◆ DATA
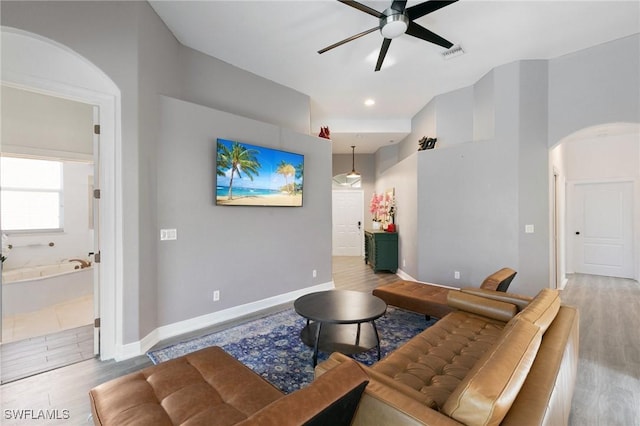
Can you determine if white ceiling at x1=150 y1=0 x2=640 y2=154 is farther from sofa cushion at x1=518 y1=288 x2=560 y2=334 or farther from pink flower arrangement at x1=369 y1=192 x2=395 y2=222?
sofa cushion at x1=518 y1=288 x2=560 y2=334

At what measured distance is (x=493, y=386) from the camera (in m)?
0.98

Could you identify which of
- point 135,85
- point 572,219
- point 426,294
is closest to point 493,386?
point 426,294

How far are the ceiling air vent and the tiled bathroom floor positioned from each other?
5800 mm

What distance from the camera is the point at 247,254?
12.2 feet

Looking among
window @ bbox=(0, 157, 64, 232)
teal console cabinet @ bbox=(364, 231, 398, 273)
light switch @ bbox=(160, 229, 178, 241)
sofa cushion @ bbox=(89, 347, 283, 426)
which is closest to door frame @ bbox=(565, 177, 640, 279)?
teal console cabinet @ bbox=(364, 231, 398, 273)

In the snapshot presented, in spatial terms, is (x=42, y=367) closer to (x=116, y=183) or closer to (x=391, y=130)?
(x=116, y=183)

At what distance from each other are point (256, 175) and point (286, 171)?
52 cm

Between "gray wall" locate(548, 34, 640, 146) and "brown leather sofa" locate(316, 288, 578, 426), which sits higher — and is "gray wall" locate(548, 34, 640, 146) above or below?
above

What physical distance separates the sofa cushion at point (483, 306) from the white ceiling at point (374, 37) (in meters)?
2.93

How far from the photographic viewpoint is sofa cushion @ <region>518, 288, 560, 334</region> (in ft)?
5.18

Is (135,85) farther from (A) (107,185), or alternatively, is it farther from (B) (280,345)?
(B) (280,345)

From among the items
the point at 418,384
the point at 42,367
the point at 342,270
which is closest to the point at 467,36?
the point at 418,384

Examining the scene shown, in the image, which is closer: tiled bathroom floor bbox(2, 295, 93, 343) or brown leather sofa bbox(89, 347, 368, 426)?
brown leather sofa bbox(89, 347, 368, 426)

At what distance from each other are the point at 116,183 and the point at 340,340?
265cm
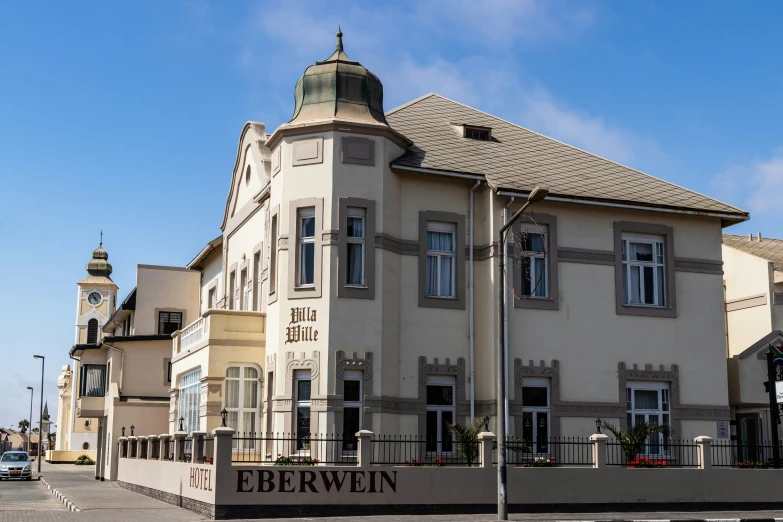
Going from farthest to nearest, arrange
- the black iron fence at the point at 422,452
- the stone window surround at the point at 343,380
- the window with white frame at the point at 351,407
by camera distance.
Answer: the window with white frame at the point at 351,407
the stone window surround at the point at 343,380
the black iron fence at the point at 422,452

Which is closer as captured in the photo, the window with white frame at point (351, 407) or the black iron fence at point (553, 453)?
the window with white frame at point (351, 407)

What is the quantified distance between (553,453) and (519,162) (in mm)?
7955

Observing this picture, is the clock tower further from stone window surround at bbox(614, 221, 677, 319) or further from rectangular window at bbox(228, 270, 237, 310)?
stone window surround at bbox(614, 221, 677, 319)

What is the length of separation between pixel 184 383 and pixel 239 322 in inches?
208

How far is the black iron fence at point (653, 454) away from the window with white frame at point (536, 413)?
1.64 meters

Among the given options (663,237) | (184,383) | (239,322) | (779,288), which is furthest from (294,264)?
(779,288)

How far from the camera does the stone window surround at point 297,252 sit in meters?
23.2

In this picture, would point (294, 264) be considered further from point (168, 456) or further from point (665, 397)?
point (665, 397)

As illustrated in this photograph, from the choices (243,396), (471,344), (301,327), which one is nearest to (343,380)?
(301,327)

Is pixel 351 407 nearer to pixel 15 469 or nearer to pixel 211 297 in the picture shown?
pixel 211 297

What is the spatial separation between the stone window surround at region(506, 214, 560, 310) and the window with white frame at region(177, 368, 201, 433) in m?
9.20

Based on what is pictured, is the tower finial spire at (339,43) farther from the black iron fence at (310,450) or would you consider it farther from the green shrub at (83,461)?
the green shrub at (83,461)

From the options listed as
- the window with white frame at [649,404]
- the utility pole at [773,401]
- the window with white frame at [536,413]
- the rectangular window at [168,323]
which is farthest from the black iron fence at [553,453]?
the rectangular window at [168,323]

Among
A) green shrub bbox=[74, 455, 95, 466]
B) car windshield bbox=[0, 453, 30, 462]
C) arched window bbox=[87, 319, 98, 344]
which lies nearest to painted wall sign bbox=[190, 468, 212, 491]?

◆ OBJECTIVE
Transcribe all of the entries word for word, but skip any pictures they contain.

◆ ANSWER
Can you determine if white ceiling at x1=150 y1=0 x2=640 y2=154 is farther from sofa cushion at x1=518 y1=288 x2=560 y2=334 or farther from pink flower arrangement at x1=369 y1=192 x2=395 y2=222?
sofa cushion at x1=518 y1=288 x2=560 y2=334

At what measured distance is (x=493, y=386) from the camera (in m)?
0.98

Could you identify which of
- point 135,85
- point 572,219
- point 426,294
is closest to point 493,386?
point 426,294

How far are the ceiling air vent and the tiled bathroom floor positioned from each other?
5800 mm

What distance from the camera is the point at 247,254?
12.2 feet

Looking among
window @ bbox=(0, 157, 64, 232)
teal console cabinet @ bbox=(364, 231, 398, 273)
light switch @ bbox=(160, 229, 178, 241)
sofa cushion @ bbox=(89, 347, 283, 426)
which is closest to door frame @ bbox=(565, 177, 640, 279)?
teal console cabinet @ bbox=(364, 231, 398, 273)

In the snapshot presented, in spatial terms, is (x=42, y=367) closer to (x=116, y=183) or closer to (x=391, y=130)?
(x=116, y=183)

At what distance from each other are point (256, 175) and point (286, 171)?
52 cm

Between "gray wall" locate(548, 34, 640, 146) and "brown leather sofa" locate(316, 288, 578, 426), which sits higher — and is "gray wall" locate(548, 34, 640, 146) above or below?
above

What physical distance separates the sofa cushion at point (483, 306) from the white ceiling at point (374, 37) (in meters)?
2.93

How far from the photographic viewpoint is sofa cushion @ <region>518, 288, 560, 334</region> (in ft)?
5.18

Is (135,85) farther from (A) (107,185), or alternatively, is it farther from (B) (280,345)?
(B) (280,345)

From among the items
the point at 418,384
the point at 42,367
the point at 342,270
which is closest to the point at 467,36?
the point at 418,384

Examining the scene shown, in the image, which is closer: tiled bathroom floor bbox(2, 295, 93, 343) or brown leather sofa bbox(89, 347, 368, 426)?
brown leather sofa bbox(89, 347, 368, 426)

At what distance from each other are the point at 116,183 and the point at 340,340?
265cm
Going from farthest to nearest, arrange
- the black iron fence at the point at 422,452
- the stone window surround at the point at 343,380
- the window with white frame at the point at 351,407
by camera distance.
Answer: the window with white frame at the point at 351,407
the stone window surround at the point at 343,380
the black iron fence at the point at 422,452

Which is closer as captured in the photo, the window with white frame at point (351, 407) or the black iron fence at point (553, 453)?
the window with white frame at point (351, 407)

What is the quantified distance between (553,453) and (519,162) (in mm)?
7955

Observing this picture, is the clock tower further from stone window surround at bbox(614, 221, 677, 319) or further from rectangular window at bbox(228, 270, 237, 310)?
stone window surround at bbox(614, 221, 677, 319)

What is the length of separation between pixel 184 383 and pixel 239 322 in inches?
208

How far is the black iron fence at point (653, 454) away from the window with white frame at point (536, 413)?
1.64 meters

Among the given options (663,237) | (184,383) | (239,322) | (779,288), which is furthest from (294,264)?
(779,288)

How far from the camera does the stone window surround at point 297,252 sit in meters?
23.2

In this picture, would point (294, 264) be considered further from point (168, 456) or further from point (665, 397)?
point (665, 397)

As illustrated in this photograph, from the choices (243,396), (471,344), (301,327), which one is nearest to (343,380)?
(301,327)

Is pixel 351 407 nearer to pixel 15 469 or nearer to pixel 211 297 in the picture shown?
pixel 211 297

What is the spatial separation between the stone window surround at region(506, 214, 560, 310) and the window with white frame at region(177, 368, 201, 433) in m?
9.20

Based on what is pictured, is the tower finial spire at (339,43) farther from the black iron fence at (310,450) or would you consider it farther from the green shrub at (83,461)?
the green shrub at (83,461)

From the options listed as
- the window with white frame at [649,404]
- the utility pole at [773,401]
- the window with white frame at [536,413]
- the rectangular window at [168,323]
which is farthest from the black iron fence at [553,453]?
the rectangular window at [168,323]

Among
A) green shrub bbox=[74, 455, 95, 466]
B) car windshield bbox=[0, 453, 30, 462]
C) arched window bbox=[87, 319, 98, 344]
which lies nearest to painted wall sign bbox=[190, 468, 212, 491]?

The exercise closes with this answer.